SAN RAMON, Calif. — It's lunch hour, and the gymnasium-size room for stair-climbers at the 24 Hour Fitness Worldwide Inc. club here is packed. Lined up in several rows like a marching band, about 60 patrons furiously climb up and down on machines that take them nowhere, their eyes staring at big-screen TVs hung from the ceiling.
Looking on is Mark Mastrov, who wouldn't be mistaken for one of 24 Hour Fitness' personal trainers. Carrying an average build on his 6-foot frame and dressed in a nondescript brown suit, the clean-cut Mastrov looks like an accountant who walked through the wrong door.
But Mastrov, 45, is founder, chairman and chief executive of 24 Hour Fitness, and he likes what he sees -- lots of sweaty dues-paying bodies. Mastrov has more of them than just about anyone, thanks to a steady expansion that has nearly doubled the chain's size in the last six years.
24 Hour Fitness, with headquarters a few blocks from the San Ramon club, claims it's now the nation's largest fitness chain in terms of annual revenue, which will hit $1.15 billion this year. Because it's privately owned, 24 Hour Fitness' financial details aren't made public. Close behind is Bally Total Fitness Holding Corp., which is publicly held and had $968 million in revenue last year.
Mastrov's chain -- which he started 20 years ago with a $15,000 loan from his grandmother -- also is one of the largest private companies based in California in terms of revenue. It has 3 million members and 23,000 employees at 330 clubs in 16 states, including 155 in California, and in Asia and Germany.
24 Hour Fitness pumped up with a formula that includes spacious clubs, lots of gear, good service, affordable prices and ease of use. More than 80% of its clubs are open all the time.
Most importantly, 24 Hour Fitness and the rest of the $13-billion fitness club industry dovetail with the nation's growing concern about rising obesity rates and Americans' lack of exercise. Last year, U.S. membership in fitness clubs climbed 7.5%, to a record 36.3 million people, according to the International Health, Racquet & Sportsclub Assn., the industry's trade group.

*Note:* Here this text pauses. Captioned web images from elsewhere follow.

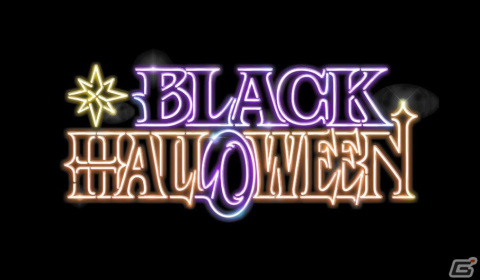 「ブラックスター -Theater Starless-」クラブイベント「BLACK HALLOWEEN」の11月5日、6日公演レポートが公開！の画像1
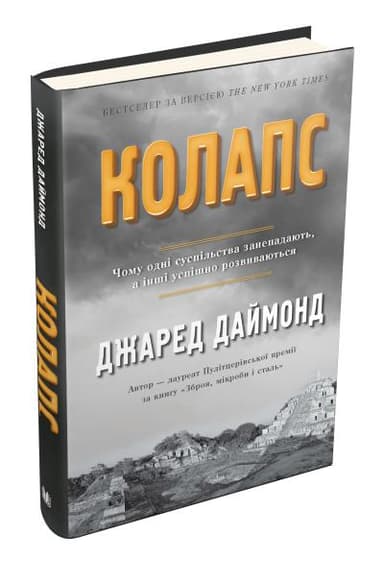 Колапс. Чому одні суспільства занепадають, а інші успішно розвиваються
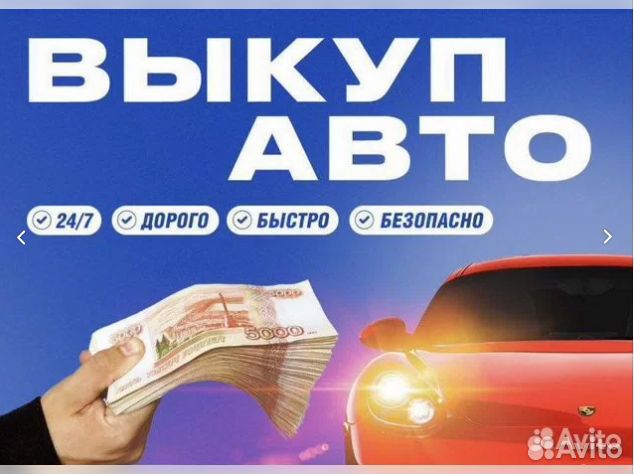 Выкуп автомобиля Срочный выкуп авто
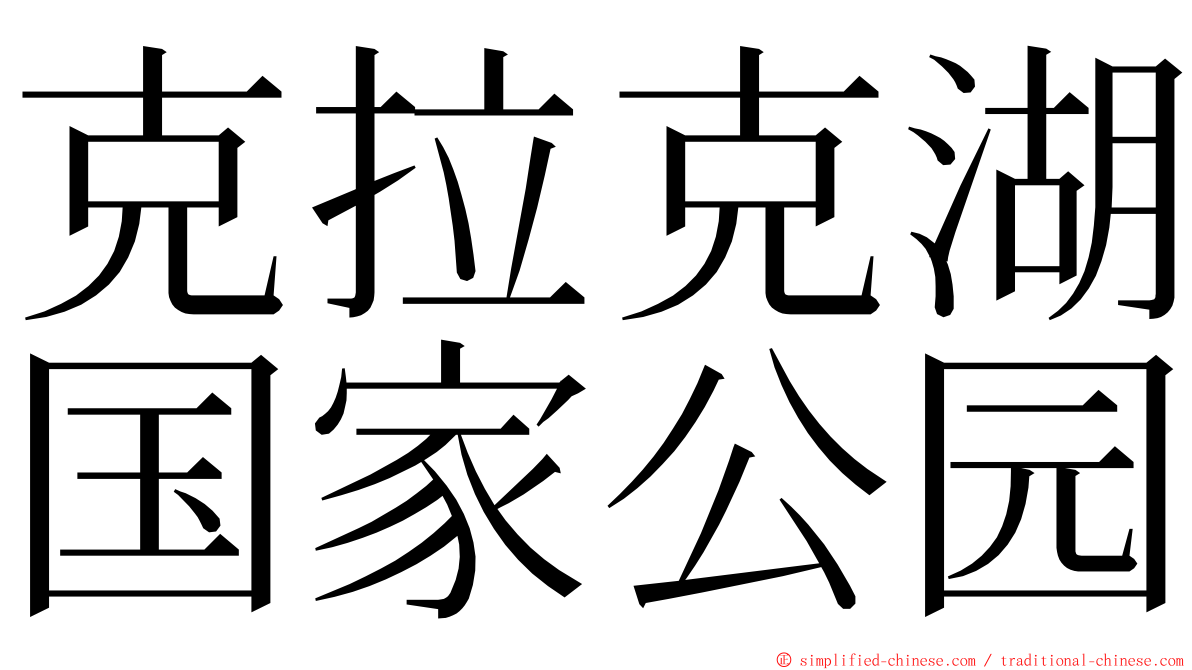 克拉克湖国家公园 ming font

24 Hour Fitness sees itself as best at exploiting the trend. Mastrov pitches health, not vanity, to garner more customers.
"It's not all about hard bodies," he said in an interview. "It's about just getting some movement in the body and committing to it. We really focus on what it feels like to be in good shape."

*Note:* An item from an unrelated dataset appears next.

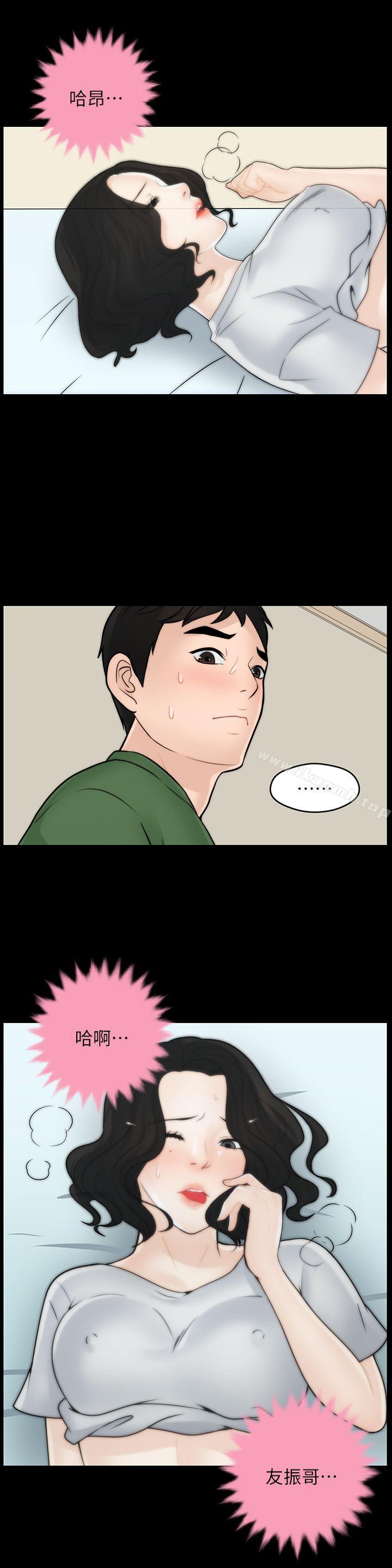 《偷偷愛》漫画 第9話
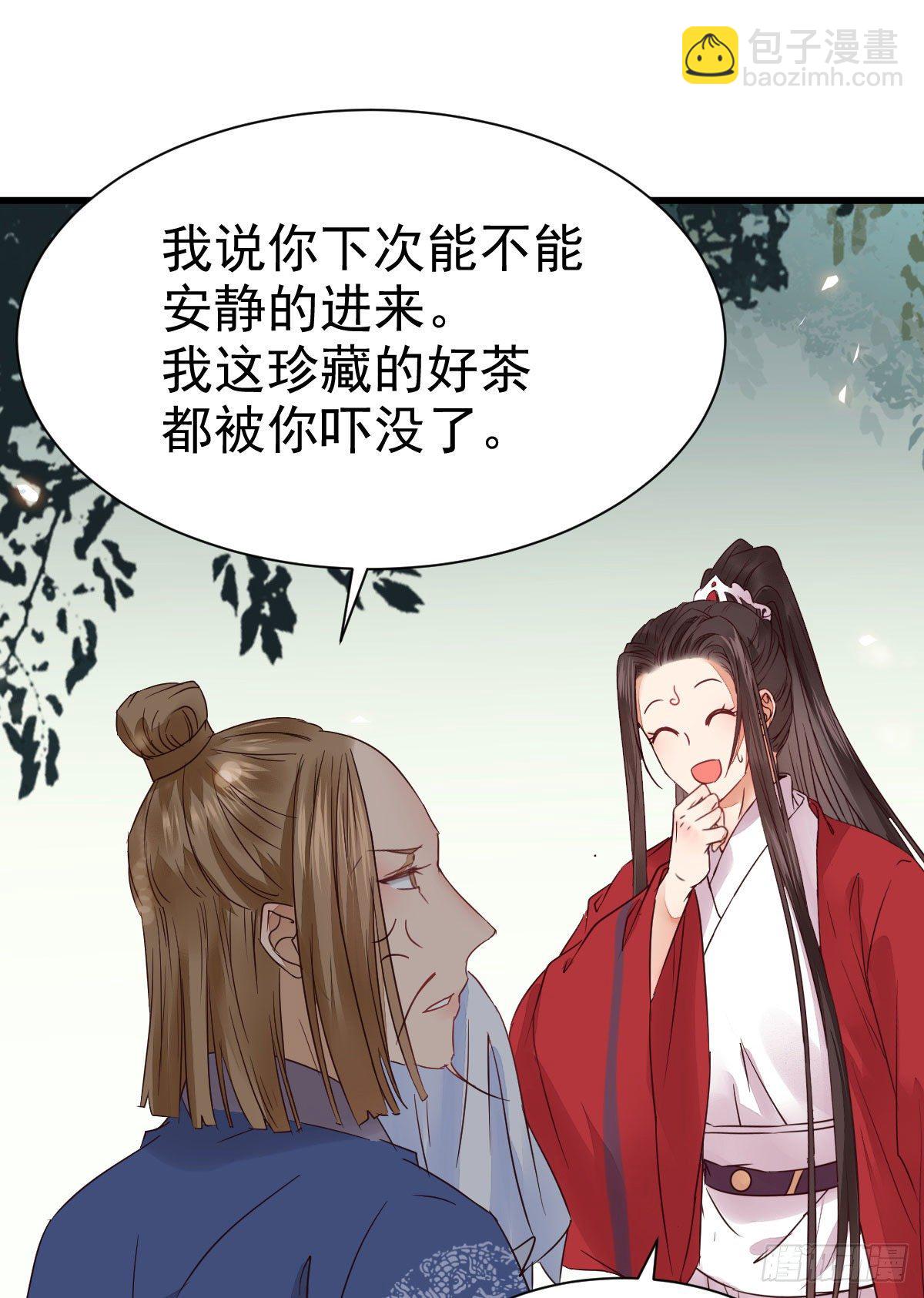 🍸鬼医凤九 重回星云 第21页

Mastrov uses himself as Exhibit A. He works out several times a week, but doesn't have rippling biceps. He weighs about 180 pounds, and says he's bulged to as much as 210.
"I can't look like someone with 5% body fat, a Brad Pitt-style person, it's not possible," he said. "But I've got my target heart rate. I'm in good enough shape that I can eat what I want when I want."

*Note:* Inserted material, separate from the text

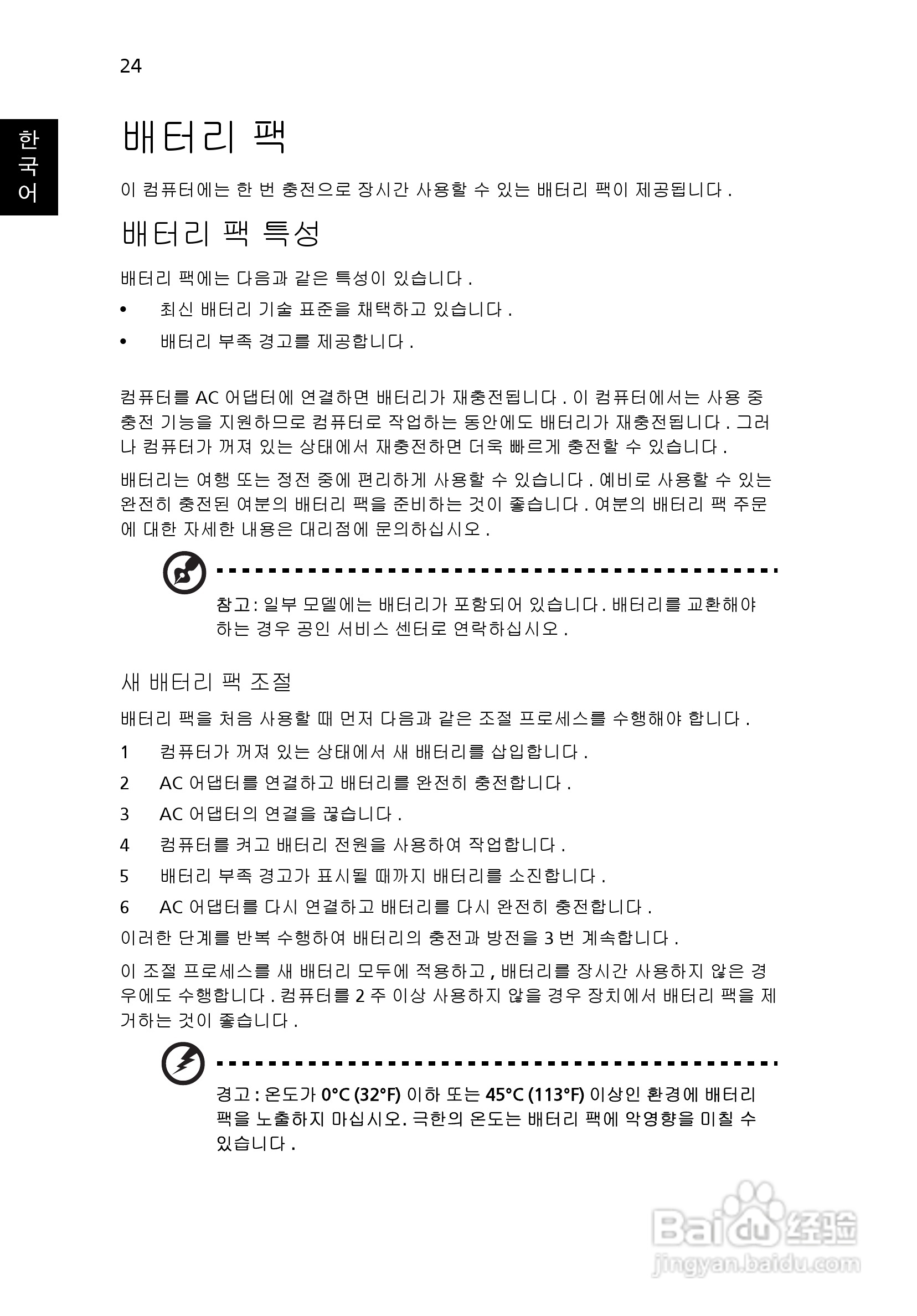 ACER宏基Aspire 5951G笔记本说明书:[203]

To be sure, that's a refrain heard from nearly every company involved with fitness clubs, exercise equipment and even diet pills peddled on infomercials. But Bob Hellman, one of 24 Hour Fitness' directors, said the chain's growing size validates Mastrov's ability to ride "the movement of health and wellness in this country."
"The company is focused on making fitness part of people's lives, and its financial success has been an outcome of that," said Hellman, who is also managing director of investment firm McCown DeLeeuw & Co. in Menlo Park, Calif. The firm has invested nearly $150 million in 24 Hour Fitness over the last decade to help finance its expansion and owns about 35% of the company.
Tempering the fitness trend is the weak U.S. economy and consumers' cautious spending. Mastrov asserted that 24 Hour Fitness is "recession-resistant," in large part because the chain does not require a long-term financial commitment, but rather lets members pay month-to-month.
"Working out for $30 a month is not something you're going to give up because you feel the economy is tightening," he said.
Analysts aren't so sure. "There's no question that industry revenue growth has slowed" this year because of the sluggish economy, said Burke Koonce, who covers the fitness industry for Merrill Lynch & Co.
That not only makes it tougher to sign new members, but also exacerbates the industry's constant struggle with retention. 24 Hour Fitness, for instance, loses 2% to 3% of its members each month because they move, change clubs, stop exercising or don't want to spend the money.
Nonetheless, Mastrov is pressing ahead with plans to keep buffing up his chain.
"I think we can have 10% to 15% unit growth.... We can probably add 30 to 40 stores a year," he said.
"The United States is still heavily under-clubbed," Mastrov added. Nationwide "only 13% of the population exercises regularly ... 87% of the people aren't even touching us," he said.
Analysts agree that, despite the economy, the potential market remains huge.